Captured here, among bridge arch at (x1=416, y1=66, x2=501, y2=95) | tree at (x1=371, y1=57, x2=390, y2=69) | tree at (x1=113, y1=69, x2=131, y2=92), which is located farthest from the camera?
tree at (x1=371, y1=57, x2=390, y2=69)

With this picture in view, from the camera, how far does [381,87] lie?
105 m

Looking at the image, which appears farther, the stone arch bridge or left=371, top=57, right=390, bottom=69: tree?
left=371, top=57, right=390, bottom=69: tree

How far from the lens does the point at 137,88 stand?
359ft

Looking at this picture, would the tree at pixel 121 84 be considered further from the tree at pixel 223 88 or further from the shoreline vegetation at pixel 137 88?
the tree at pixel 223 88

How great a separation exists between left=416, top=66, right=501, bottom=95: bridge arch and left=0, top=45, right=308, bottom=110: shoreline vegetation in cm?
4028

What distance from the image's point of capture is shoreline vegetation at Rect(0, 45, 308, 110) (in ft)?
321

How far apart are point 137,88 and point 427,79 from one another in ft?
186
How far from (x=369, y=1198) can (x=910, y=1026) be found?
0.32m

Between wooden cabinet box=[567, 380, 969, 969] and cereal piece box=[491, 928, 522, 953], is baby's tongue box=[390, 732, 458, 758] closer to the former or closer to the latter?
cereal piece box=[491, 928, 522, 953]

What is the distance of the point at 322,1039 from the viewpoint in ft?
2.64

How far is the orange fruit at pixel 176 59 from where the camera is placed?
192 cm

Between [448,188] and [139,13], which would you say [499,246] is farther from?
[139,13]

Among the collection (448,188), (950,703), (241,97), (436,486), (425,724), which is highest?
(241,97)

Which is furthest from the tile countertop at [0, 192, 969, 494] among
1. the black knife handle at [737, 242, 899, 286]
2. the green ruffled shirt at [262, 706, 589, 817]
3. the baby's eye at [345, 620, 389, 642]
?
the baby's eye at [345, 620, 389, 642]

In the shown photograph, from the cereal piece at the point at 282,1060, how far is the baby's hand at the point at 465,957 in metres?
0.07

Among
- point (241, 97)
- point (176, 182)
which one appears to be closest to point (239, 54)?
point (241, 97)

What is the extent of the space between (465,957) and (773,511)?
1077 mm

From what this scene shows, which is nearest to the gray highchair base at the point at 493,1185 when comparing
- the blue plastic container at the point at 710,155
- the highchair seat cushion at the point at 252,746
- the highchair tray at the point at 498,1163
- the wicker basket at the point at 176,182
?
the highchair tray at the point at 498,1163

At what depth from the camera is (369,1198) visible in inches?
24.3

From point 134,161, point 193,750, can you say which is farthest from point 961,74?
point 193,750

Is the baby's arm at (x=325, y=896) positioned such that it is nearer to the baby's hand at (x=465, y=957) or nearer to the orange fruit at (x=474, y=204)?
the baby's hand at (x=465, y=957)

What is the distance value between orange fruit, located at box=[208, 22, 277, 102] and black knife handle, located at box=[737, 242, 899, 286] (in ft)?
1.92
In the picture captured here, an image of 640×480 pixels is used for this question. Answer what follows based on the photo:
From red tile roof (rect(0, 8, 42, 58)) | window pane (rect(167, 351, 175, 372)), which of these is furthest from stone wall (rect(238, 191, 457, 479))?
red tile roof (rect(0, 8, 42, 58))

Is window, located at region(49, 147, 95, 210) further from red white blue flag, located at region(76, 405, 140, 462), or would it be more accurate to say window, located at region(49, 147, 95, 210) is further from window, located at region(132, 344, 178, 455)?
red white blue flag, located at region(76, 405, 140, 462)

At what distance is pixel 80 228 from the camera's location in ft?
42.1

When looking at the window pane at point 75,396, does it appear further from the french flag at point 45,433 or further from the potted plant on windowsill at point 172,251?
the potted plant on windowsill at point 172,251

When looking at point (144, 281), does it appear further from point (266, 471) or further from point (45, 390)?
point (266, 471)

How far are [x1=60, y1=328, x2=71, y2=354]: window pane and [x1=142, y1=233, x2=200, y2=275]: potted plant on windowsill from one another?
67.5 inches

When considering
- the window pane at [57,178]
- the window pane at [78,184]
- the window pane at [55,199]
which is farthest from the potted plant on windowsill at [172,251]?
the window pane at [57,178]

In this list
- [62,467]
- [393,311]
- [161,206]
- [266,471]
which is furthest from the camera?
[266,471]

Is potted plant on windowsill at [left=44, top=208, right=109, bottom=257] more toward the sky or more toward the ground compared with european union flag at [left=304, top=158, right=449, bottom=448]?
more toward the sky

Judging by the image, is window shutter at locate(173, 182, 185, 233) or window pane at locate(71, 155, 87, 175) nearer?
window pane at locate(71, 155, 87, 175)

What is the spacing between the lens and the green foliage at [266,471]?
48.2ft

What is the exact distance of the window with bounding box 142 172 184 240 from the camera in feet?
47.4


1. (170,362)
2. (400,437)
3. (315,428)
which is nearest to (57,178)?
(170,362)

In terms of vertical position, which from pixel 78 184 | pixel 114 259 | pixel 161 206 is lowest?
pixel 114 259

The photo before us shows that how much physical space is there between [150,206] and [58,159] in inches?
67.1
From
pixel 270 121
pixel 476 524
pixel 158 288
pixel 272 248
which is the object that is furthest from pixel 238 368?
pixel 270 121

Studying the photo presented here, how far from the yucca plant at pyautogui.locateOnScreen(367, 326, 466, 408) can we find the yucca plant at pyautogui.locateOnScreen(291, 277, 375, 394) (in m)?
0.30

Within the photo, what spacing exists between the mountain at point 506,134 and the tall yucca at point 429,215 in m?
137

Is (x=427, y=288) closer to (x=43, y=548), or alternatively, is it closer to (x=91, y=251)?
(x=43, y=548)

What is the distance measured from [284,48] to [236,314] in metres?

──────────────────────────────

• PROBLEM DETAILS:
Can you rewrite all of the material above with "shoreline vegetation" replaced by "riverbank vegetation" everywhere it occurs, keeping every other part the same?

• EXPECTED ANSWER:
Captured here, among bridge arch at (x1=416, y1=66, x2=501, y2=95) | tree at (x1=371, y1=57, x2=390, y2=69) | tree at (x1=113, y1=69, x2=131, y2=92), which is located farthest from the camera?
tree at (x1=371, y1=57, x2=390, y2=69)

With this picture in view, from the camera, how far does [381,87] lie?
105 m

Looking at the image, which appears farther, the stone arch bridge or left=371, top=57, right=390, bottom=69: tree?
left=371, top=57, right=390, bottom=69: tree

How far from the lens does the point at 137,88 stand?
359ft

Looking at this picture, would the tree at pixel 121 84 be considered further from the tree at pixel 223 88 or further from the riverbank vegetation at pixel 137 88?
the tree at pixel 223 88

How great a separation exists between left=416, top=66, right=501, bottom=95: bridge arch and left=0, top=45, right=308, bottom=110: riverbank vegetation in cm?
4028

What distance from the image's point of capture is riverbank vegetation at Rect(0, 45, 308, 110) (in ft)?
321

How far apart are point 137,88 and point 427,79 from one another in ft?
186
How far from (x=369, y=1198) can (x=910, y=1026) be found?
0.32m

Between wooden cabinet box=[567, 380, 969, 969] and cereal piece box=[491, 928, 522, 953], is baby's tongue box=[390, 732, 458, 758] closer to the former or closer to the latter?
cereal piece box=[491, 928, 522, 953]

What is the distance of the point at 322,1039 from the viewpoint in ft?
2.64

How far is the orange fruit at pixel 176 59 from where the camera is placed?
192 cm

Between [448,188] and [139,13], which would you say [499,246] is farther from?
[139,13]

Among the collection (448,188), (950,703), (241,97), (436,486), (425,724), which is highest?
(241,97)

Which is furthest from the tile countertop at [0, 192, 969, 494] among
1. the black knife handle at [737, 242, 899, 286]
2. the green ruffled shirt at [262, 706, 589, 817]
3. the baby's eye at [345, 620, 389, 642]
?
the baby's eye at [345, 620, 389, 642]

In the shown photograph, from the cereal piece at the point at 282,1060, how far is the baby's hand at the point at 465,957 in metres?
0.07

Among
- point (241, 97)
- point (176, 182)
which one appears to be closest to point (239, 54)?
point (241, 97)

What is the extent of the space between (465,957) and (773,511)?
1077 mm

From what this scene shows, which is nearest to the gray highchair base at the point at 493,1185 when comparing
- the blue plastic container at the point at 710,155
- the highchair seat cushion at the point at 252,746
- the highchair tray at the point at 498,1163
- the wicker basket at the point at 176,182
?
the highchair tray at the point at 498,1163

At what depth from the camera is (369,1198) visible in inches?
24.3

From point 134,161, point 193,750, can you say which is farthest from point 961,74?
point 193,750

Is the baby's arm at (x=325, y=896) positioned such that it is nearer to the baby's hand at (x=465, y=957) or nearer to the orange fruit at (x=474, y=204)?
the baby's hand at (x=465, y=957)

What is the distance value between orange fruit, located at box=[208, 22, 277, 102] and black knife handle, located at box=[737, 242, 899, 286] (in ft)?
1.92
In the picture captured here, an image of 640×480 pixels is used for this question. Answer what follows based on the photo:
From red tile roof (rect(0, 8, 42, 58)) | window pane (rect(167, 351, 175, 372)), which of these is furthest from stone wall (rect(238, 191, 457, 479))?
red tile roof (rect(0, 8, 42, 58))

Is window, located at region(49, 147, 95, 210) further from red white blue flag, located at region(76, 405, 140, 462), or would it be more accurate to say window, located at region(49, 147, 95, 210) is further from window, located at region(132, 344, 178, 455)?
red white blue flag, located at region(76, 405, 140, 462)

At what distance is pixel 80 228 from the camera's location in ft?
42.1

When looking at the window pane at point 75,396, does it appear further from the french flag at point 45,433 or further from the potted plant on windowsill at point 172,251?
the potted plant on windowsill at point 172,251

When looking at point (144, 281), does it appear further from point (266, 471) or further from point (45, 390)?
point (266, 471)

How far are [x1=60, y1=328, x2=71, y2=354]: window pane and [x1=142, y1=233, x2=200, y2=275]: potted plant on windowsill from one another?
67.5 inches

When considering
- the window pane at [57,178]
- the window pane at [78,184]
- the window pane at [55,199]
which is farthest from the potted plant on windowsill at [172,251]?
the window pane at [57,178]

In this list
- [62,467]
- [393,311]
- [161,206]
- [266,471]
which is furthest from the camera?
[266,471]

Is potted plant on windowsill at [left=44, top=208, right=109, bottom=257] more toward the sky or more toward the ground compared with european union flag at [left=304, top=158, right=449, bottom=448]?
more toward the sky

Judging by the image, is window shutter at locate(173, 182, 185, 233) or window pane at locate(71, 155, 87, 175) nearer?
window pane at locate(71, 155, 87, 175)

What is the spacing between the lens and the green foliage at [266,471]?
48.2ft

What is the exact distance of the window with bounding box 142 172 184 240 from the camera in feet?
47.4


1. (170,362)
2. (400,437)
3. (315,428)
which is nearest to (57,178)?
(170,362)

In terms of vertical position, which from pixel 78 184 | pixel 114 259 | pixel 161 206 is lowest?
pixel 114 259

The photo before us shows that how much physical space is there between [150,206] and [58,159] in inches?
67.1
From
pixel 270 121
pixel 476 524
pixel 158 288
pixel 272 248
which is the object that is furthest from pixel 238 368?
pixel 270 121

Studying the photo presented here, how far from the yucca plant at pyautogui.locateOnScreen(367, 326, 466, 408) can we find the yucca plant at pyautogui.locateOnScreen(291, 277, 375, 394) (in m)?
0.30

Within the photo, what spacing exists between the mountain at point 506,134 and the tall yucca at point 429,215 in m?
137

Is (x=427, y=288) closer to (x=43, y=548), or alternatively, is it closer to (x=91, y=251)?
(x=43, y=548)

What is the distance measured from [284,48] to [236,314] in metres?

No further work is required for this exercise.